Le cancer : hasard, environnement, génétique?

Entretiens

Épidémiologiste et biostatisticienne à l’institut Gustave Roussy :

          Les réactions vraiment violentes suscitées par l’article sont réellement frappantes car certains scientifiques étaient outrés que les résultats de l’étude mènent à croire que 2/3 des cancers étaient le fruit du hasard alors qu’on fait des études sur d’autres causes. L’étude ne paraît pas si incohérente car on ne connaît pas tous les facteurs de la cancérogenèse et considérer que le cancer n’est pas que le résultat de facteurs exogènes ne peut pas être exclu. Une erreur de réplication, une erreur mécanique pourrait en effet être une cause de cancers qu’on ne peut expliquer que par des facteurs exogènes.

           L’article réalisé par Cristian Tomasetti et Bert Vogelstein n’est donc pas dénué de tout contenu scientifique car les calculs et conclusions de la première partie de l’article ont du sens et se tiennent alors que ce sont celles qui ont provoquées des réactions d’opposition très vives.

Sociologue française réagissant à l’article de Tomasetti et Vogelstein:

       Ce qui dérange dans l’article de Tomasetti et Vogelstein est qu’ils ont effectué des comparaisons entre les organes, sauf qu’en agissant de la sorte, ils absolutisent un processus naturel de la genèse du cancer sans jamais évoquer le fait que pour qu’il y ait initiation du processus, il faut qu’il y ait un évènement qui se passe et cet évènement est exogène et non endogène.

      Les répercussions de cet article sont négatives. En effet, ce type d’article est terriblement contre productif,car il fait croire que la science va trouver quelque chose qui explique le cancer.Il y a une fascination pour une science toute puissante.

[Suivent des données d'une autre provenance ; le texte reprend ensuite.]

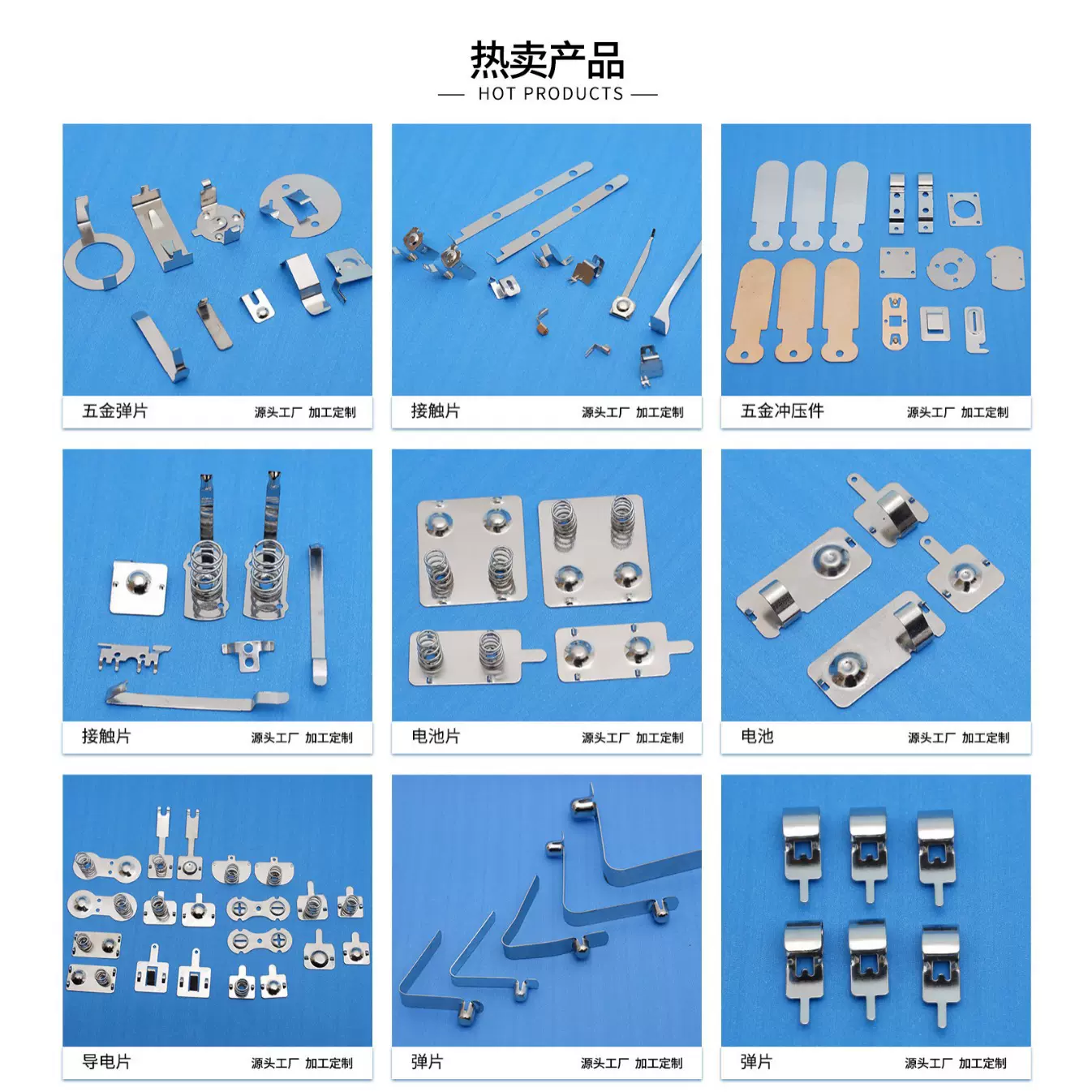 热卖产品
HOT PRODUCTS

五金弹片 源头工厂 加工定制

接触片 源头工厂 加工定制

五金冲压件 源头工厂 加工定制

接触片 源头工厂 加工定制

电池片 源头工厂 加工定制

电池 源头工厂 加工定制

导电片 源头工厂 加工定制

弹片 源头工厂 加工定制

弹片 源头工厂 加工定制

         Les facteurs environnementaux restent prédominants. Leur référence au hasard porte uniquement sur la comparaison entre deux types d’organes, c’est parce que des cellules de certains organes se reproduisent plus vite que le hasard joue. Le rein est l’organe d’épuration par lequel les toxines passent,donc une autre hypothèse serait que c’est parce que l’exposition aux agents toxiques est beaucoup plus fréquente que le cancer du rein se développe plus.
Si après la seconde guerre mondiale, on avait commencé à récolter des données sur les personnes atteintes de cancer,on aurait aujourd’hui une base très importante qui permettrait de réaliser des études statistiques et de mettre en place des politiques de santé publique.
Il y a aussi un gros problème qu’est la reprise du travail pour les personnes actives atteintes de cancer lié au travail: ils reprennent leur activité dans le même lieu, avec les mêmes agents cancérigènes .

         Il y a eu boom médiatique car cela va a l’encontre de l’idéologie dominante. Massivement, depuis 70 ans,grâce au travail qu’ont fait les industriels pour instruire le doute sur la toxicité d’un produit, la seule industrie qui n’a pas complètement réussi étant celle du tabac, toute la santé publique et tout le corps médical ont centré la causalité du cancer sur les comportements individuels,sans instruire de ce qui se passe au niveau métabolique et de l’accès a la nourriture (dans le cas de l’obésité et des cancers sous jacents). La où ce n’est pas cher et où les produits ne sont pas de qualité, on a une connaissance des facteurs collectifs de mise en danger et pourtant , on n’est pas prévenu car les industriels bloquent. Le livre de Stéphane HOREL Intoxication:Perturbateurs endocriniens, lobbyistes et eurocrates : une bataille d’influence contre la santé traite de ce sujet. Les industriels utilisent des stratégies de désinformation et de disqualification des scientifiques disant le contraire. Pour revenir sur les différents impacts entre les 2 articles, c’est triste que ça ait fait la première page du monde, on est dans un engrenage qui cherche a servir les intérêts des grands groupes. Ce qui est très surprenant,ce sont les médecins qui alertent et qui ne sont pas entendus.